[openstack-dev] [oslo] log message translations
Doug Hellmann
doug.hellmann at dreamhost.com
Wed Jan 29 17:17:09 UTC 2014
On Wed, Jan 29, 2014 at 11:52 AM, Ben Nemec <openstack at nemebean.com> wrote:
> Okay, I think you've convinced me. Specific comments below.
>
> -Ben
>
> On 2014-01-29 07:05, Doug Hellmann wrote:
>
>
> On Tue, Jan 28, 2014 at 8:47 PM, Ben Nemec <openstack at nemebean.com> wrote:
>
>> On 2014-01-27 11:42, Doug Hellmann wrote:
>>
>> We have a blueprint open for separating translated log messages into
>> different domains so the translation team can prioritize them differently
>> (focusing on errors and warnings before debug messages, for example) [1].
>> Some concerns were raised related to the review [2], and I would like to
>> address those in this thread and see if we can reach consensus about how to
>> proceed.
>> The implementation in [2] provides a set of new marker functions similar
>> to _(), one for each log level (we have _LE, LW, _LI, _LD, etc.). These
>> would be used in conjunction with _(), and reserved for log messages.
>> Exceptions, API messages, and other user-facing messages all would still be
>> marked for translation with _() and would (I assume) receive the highest
>> priority work from the translation team.
>> When the string extraction CI job is updated, we will have one "main"
>> catalog for each app or library, and additional catalogs for the log
>> levels. Those show up in transifex separately, but will be named in a way
>> that they are obviously related.

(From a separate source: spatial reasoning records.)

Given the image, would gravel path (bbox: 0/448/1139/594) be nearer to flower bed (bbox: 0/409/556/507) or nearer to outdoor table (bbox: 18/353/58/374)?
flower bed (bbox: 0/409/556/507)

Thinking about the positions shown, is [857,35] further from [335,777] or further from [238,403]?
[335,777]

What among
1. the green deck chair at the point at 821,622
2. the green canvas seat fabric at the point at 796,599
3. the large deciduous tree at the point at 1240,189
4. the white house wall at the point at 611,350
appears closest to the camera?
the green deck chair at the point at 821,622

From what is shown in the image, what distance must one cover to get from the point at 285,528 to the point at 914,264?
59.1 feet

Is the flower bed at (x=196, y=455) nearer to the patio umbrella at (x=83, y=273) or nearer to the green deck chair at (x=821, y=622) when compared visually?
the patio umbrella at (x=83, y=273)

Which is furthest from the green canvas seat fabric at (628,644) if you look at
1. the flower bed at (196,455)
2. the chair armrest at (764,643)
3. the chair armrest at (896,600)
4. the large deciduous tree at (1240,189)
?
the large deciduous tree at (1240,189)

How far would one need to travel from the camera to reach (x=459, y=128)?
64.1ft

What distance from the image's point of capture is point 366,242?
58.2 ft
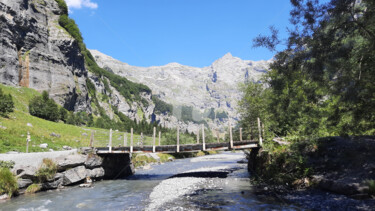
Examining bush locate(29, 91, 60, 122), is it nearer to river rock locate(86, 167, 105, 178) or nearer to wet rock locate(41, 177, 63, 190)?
river rock locate(86, 167, 105, 178)

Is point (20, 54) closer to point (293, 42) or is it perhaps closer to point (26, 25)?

Each translation team will be able to
>> decide, based on the requirements of their users, how to set priorities for
>> translating the different catalogs.
>> Existing strings being sent to the log and marked with _() will be
>> removed from the main catalog and moved to the appropriate
>> log-level-specific catalog when their marker function is changed. My
>> understanding is that transifex is smart enough to recognize the same
>> string from more than one source, and to suggest previous translations when
>> it sees the same text. This should make it easier for the translation teams
>> to "catch up" by reusing the translations they have already done, in the
>> new catalogs.
>> One concern that was raised was the need to mark all of the log messages
>> by hand. I investigated using extraction patterns like "LOG.debug(" and
>> "LOG.info(", but because of the way the translation actually works
>> internally we cannot do that. There are a few related reasons.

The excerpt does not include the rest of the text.